## [Direction]
Resume the page on implementing a suffix tree in Java from the point where it stops, carrying its source code forward from the last line shown.

Java Program to Implement Suffix Tree

This is a Java Program to implement Suffix Tree. A suffix tree is a compressed trie containing all the suffixes of the given text as their keys and positions in the text as their values. Suffix tree allows a particularly fast implementation of many important string operations. The construction of such a tree for the string S takes time and space linear in the length of S. Once constructed, several operations can be performed quickly, for instance locating a substring in S, locating a substring if a certain number of mistakes are allowed, locating matches for a regular expression pattern etc. Suffix trees also provided one of the first linear-time solutions for the longest common substring problem. These speedups come at a cost: storing a string’s suffix tree typically requires significantly more space than storing the string itself. This program is based on Mark Nelson’s implementation of Ukkonen’s algorithm.

Here is the source code of the Java program to implement Suffix tree. The Java program is successfully compiled and run on a Windows system. The program output is also shown below.

  1. /*
  2.  *      Java Program to Implement Suffix Tree
  3.  */
  4.  
  5. import java.io.*;
  6.  
  7. /** Class Node **/
  8. class Node     
  9. {    
  10.     public int suffix_node;    
  11.     public static int Count = 1;
  12.  
  13.     /** Constructor **/
  14.     public Node() 
  15.     { 
  16.         suffix_node = -1; 
  17.     }    
  18. }
  19.  
  20. /** Class Suffix Tree **/
  21. class SuffixTree
  22. {
  23.     private static final int MAX_LENGTH = 1000;
  24.     private static final int HASH_TABLE_SIZE = 2179; 
  25.  
  26.     private char[] T = new char[ MAX_LENGTH ];
  27.     private int N;    
  28.     private Edge[] Edges ;    
  29.     private Node[] Nodes ;
  30.  
  31.     private Suffix active;
  32.

## [Given information]
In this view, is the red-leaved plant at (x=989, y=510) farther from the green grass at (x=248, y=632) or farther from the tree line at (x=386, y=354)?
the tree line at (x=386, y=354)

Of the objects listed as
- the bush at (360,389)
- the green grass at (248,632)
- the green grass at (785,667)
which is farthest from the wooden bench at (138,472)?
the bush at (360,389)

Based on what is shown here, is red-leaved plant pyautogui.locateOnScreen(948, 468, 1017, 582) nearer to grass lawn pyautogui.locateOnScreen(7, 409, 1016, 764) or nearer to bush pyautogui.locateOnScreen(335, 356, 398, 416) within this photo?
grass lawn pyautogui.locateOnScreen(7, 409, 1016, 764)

## [Written response]
  33.     /** Class Suffix **/
  34.     class Suffix 
  35.     {
  36.         public int origin_node;
  37.         public int first_char_index;
  38.         public int last_char_index;
  39.  
  40.         /** Constructor **/
  41.         public Suffix(int node, int start, int stop )
  42.         {
  43.             origin_node = node ;
  44.             first_char_index = start ;
  45.             last_char_index = stop;
  46.         }
  47.  
  48.         /** Function Implicit  **/
  49.         public boolean Implicit()
  50.         {
  51.             return first_char_index > last_char_index; 
  52.         }
  53.  
  54.         /** Function Explicit  **/
  55.         public boolean Explicit()
  56.         { 
  57.             return first_char_index > last_char_index; 
  58.         }
  59.  
  60.         /** Function Canonize()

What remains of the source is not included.